Just saw the true definition of the muffin top and camel toe all on one person at the DC zoo... Tried to take a pic but she got away..
Apparently throwing up on your own cape is still a party foul
I like one night stands...theyre like crushes for big kids
I'm standing outside of the bar watching homeless men teach a kid how to pee of the sidewalk.
So basically, I've just woken up in another random bed and I go to get my pants and he's wearing them. Like my underwear is in them... What the fuck is wrong with my life?
So the name of the kid from the sponsor a child comercial popped into my head while I was masturbating this morning. Needless to say I will now be now be donating out of guilt.

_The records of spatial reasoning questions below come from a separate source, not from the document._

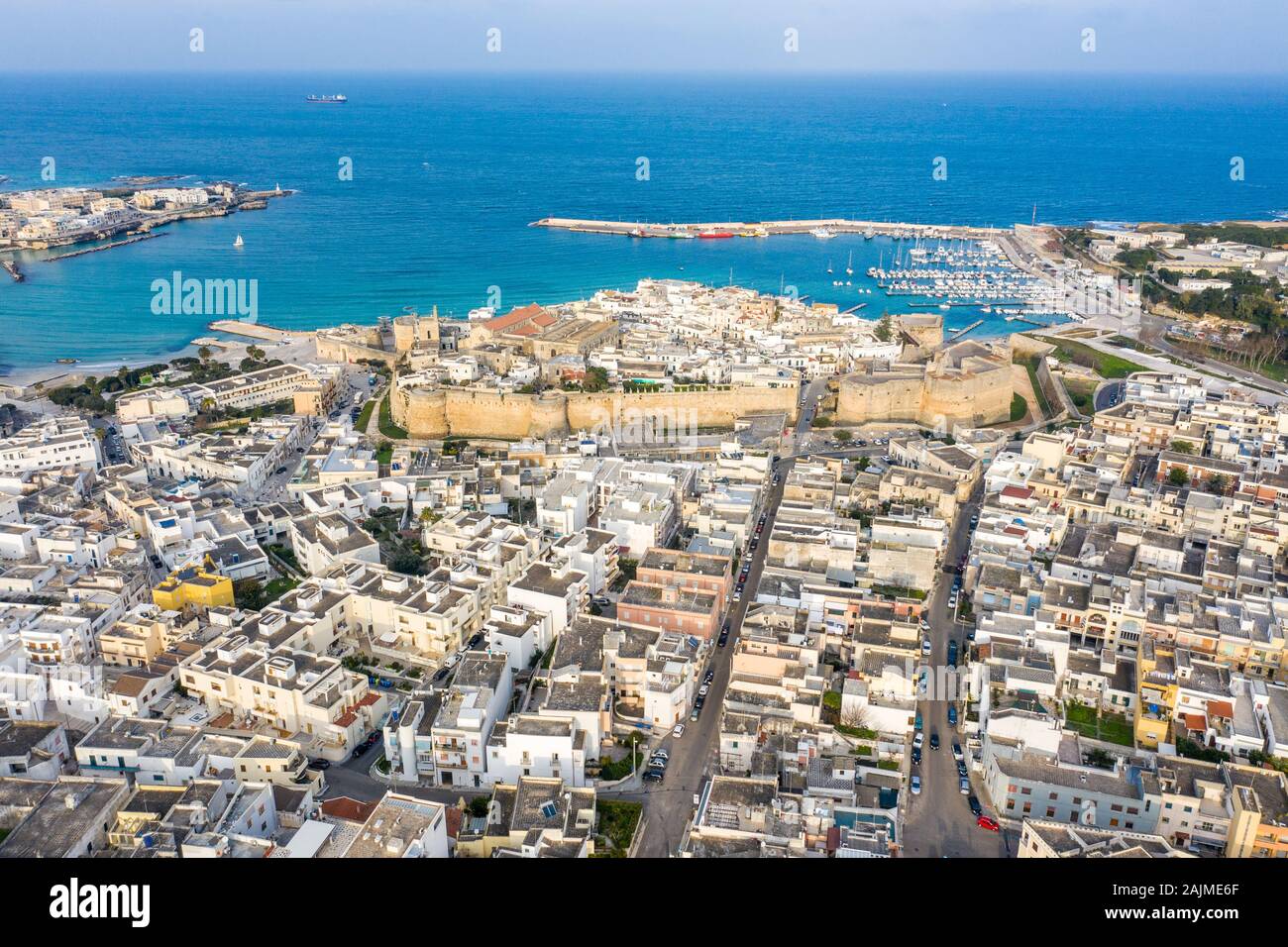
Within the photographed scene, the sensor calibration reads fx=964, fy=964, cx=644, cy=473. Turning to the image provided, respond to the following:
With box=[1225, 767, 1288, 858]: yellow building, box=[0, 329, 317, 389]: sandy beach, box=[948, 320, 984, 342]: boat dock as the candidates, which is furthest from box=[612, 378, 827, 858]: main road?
box=[0, 329, 317, 389]: sandy beach

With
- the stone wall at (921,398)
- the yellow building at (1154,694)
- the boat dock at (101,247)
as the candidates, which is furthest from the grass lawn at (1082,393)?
the boat dock at (101,247)

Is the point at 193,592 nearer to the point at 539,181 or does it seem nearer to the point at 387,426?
the point at 387,426

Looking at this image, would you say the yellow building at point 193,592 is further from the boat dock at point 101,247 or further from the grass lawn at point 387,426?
the boat dock at point 101,247

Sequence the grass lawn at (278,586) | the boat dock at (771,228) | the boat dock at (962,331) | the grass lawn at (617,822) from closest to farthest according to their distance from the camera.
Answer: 1. the grass lawn at (617,822)
2. the grass lawn at (278,586)
3. the boat dock at (962,331)
4. the boat dock at (771,228)

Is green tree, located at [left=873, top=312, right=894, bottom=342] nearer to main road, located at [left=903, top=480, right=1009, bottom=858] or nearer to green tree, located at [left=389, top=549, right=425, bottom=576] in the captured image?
→ main road, located at [left=903, top=480, right=1009, bottom=858]

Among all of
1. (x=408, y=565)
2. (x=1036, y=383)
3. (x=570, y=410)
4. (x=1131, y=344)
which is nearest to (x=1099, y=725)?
(x=408, y=565)

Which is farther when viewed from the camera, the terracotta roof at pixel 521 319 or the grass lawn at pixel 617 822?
the terracotta roof at pixel 521 319
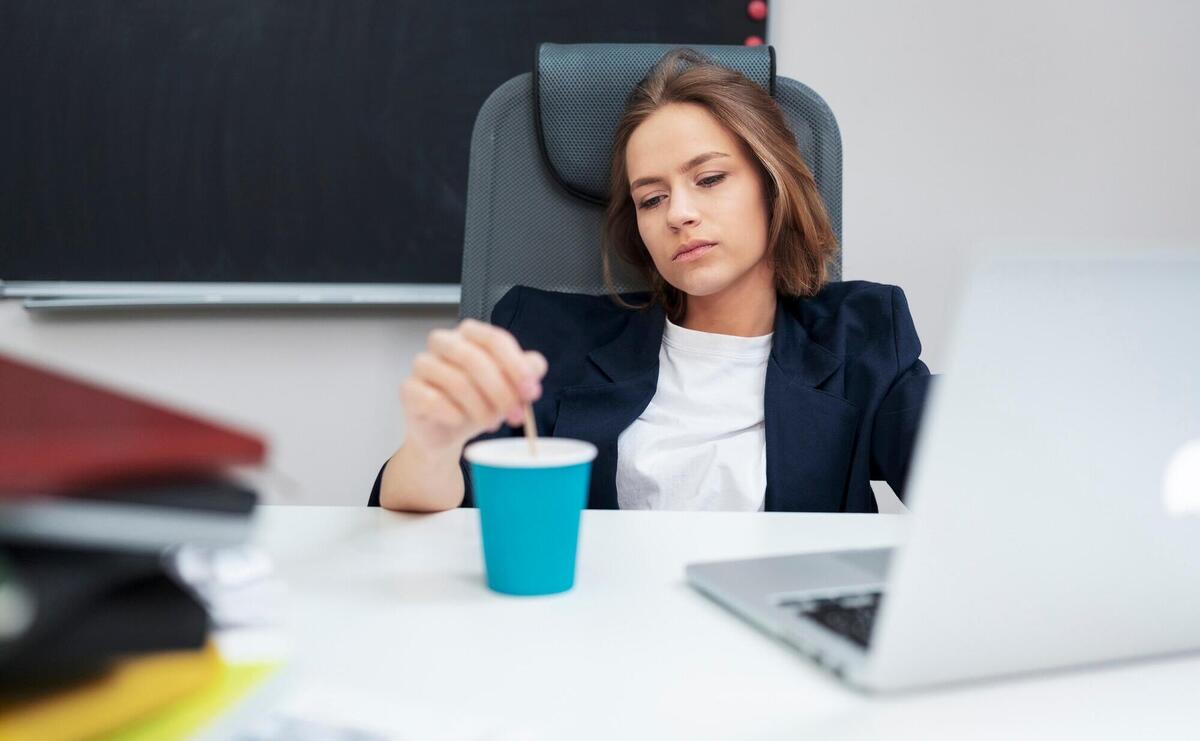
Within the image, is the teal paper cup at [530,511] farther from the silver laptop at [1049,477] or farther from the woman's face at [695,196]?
the woman's face at [695,196]

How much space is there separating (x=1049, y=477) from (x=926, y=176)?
1704mm

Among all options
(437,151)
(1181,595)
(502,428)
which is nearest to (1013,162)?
(437,151)

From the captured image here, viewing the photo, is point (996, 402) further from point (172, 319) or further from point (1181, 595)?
point (172, 319)

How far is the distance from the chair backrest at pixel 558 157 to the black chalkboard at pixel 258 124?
542mm

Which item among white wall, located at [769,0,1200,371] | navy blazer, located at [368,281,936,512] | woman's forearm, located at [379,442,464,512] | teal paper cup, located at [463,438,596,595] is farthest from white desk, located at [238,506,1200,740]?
white wall, located at [769,0,1200,371]

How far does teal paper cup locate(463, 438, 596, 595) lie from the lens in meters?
0.67

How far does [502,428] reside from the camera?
4.19 feet

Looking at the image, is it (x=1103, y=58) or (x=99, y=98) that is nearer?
(x=99, y=98)

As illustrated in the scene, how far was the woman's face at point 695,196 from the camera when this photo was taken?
132cm

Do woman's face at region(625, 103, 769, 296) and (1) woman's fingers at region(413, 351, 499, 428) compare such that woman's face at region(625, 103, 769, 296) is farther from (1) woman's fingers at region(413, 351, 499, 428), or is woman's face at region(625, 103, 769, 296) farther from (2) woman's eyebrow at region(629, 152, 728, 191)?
(1) woman's fingers at region(413, 351, 499, 428)

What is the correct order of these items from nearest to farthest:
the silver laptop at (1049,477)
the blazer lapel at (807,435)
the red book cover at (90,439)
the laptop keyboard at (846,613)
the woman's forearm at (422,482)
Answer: the red book cover at (90,439) → the silver laptop at (1049,477) → the laptop keyboard at (846,613) → the woman's forearm at (422,482) → the blazer lapel at (807,435)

I can't wait till we are old and wrinkly and I can turn to you and ask, "Remember when you Rick Jamesed the shit out of that couch??"
shes making a cheerios necklace using dental floss 'just in case' she gets the munchies later
You're going to be mad because I got baked, but not that mad because I'm bringing home kfc.
I can't have my last hookup before 21 have been behind a dumpster
There is a time and place for BDSM, in-between disney sing-alongs is not one of them.
We're going to ride the bus of mixed signals all the way to unrequited love town and that's where I'm going to live my life and then die.
I just woke up hand cuffed to the bar and shirtless, so yeah I think I need you to come get me.
Turns out he's just a recently divorced IT guy. Not a wizard.
Well, why would you bring gelado into a strip club?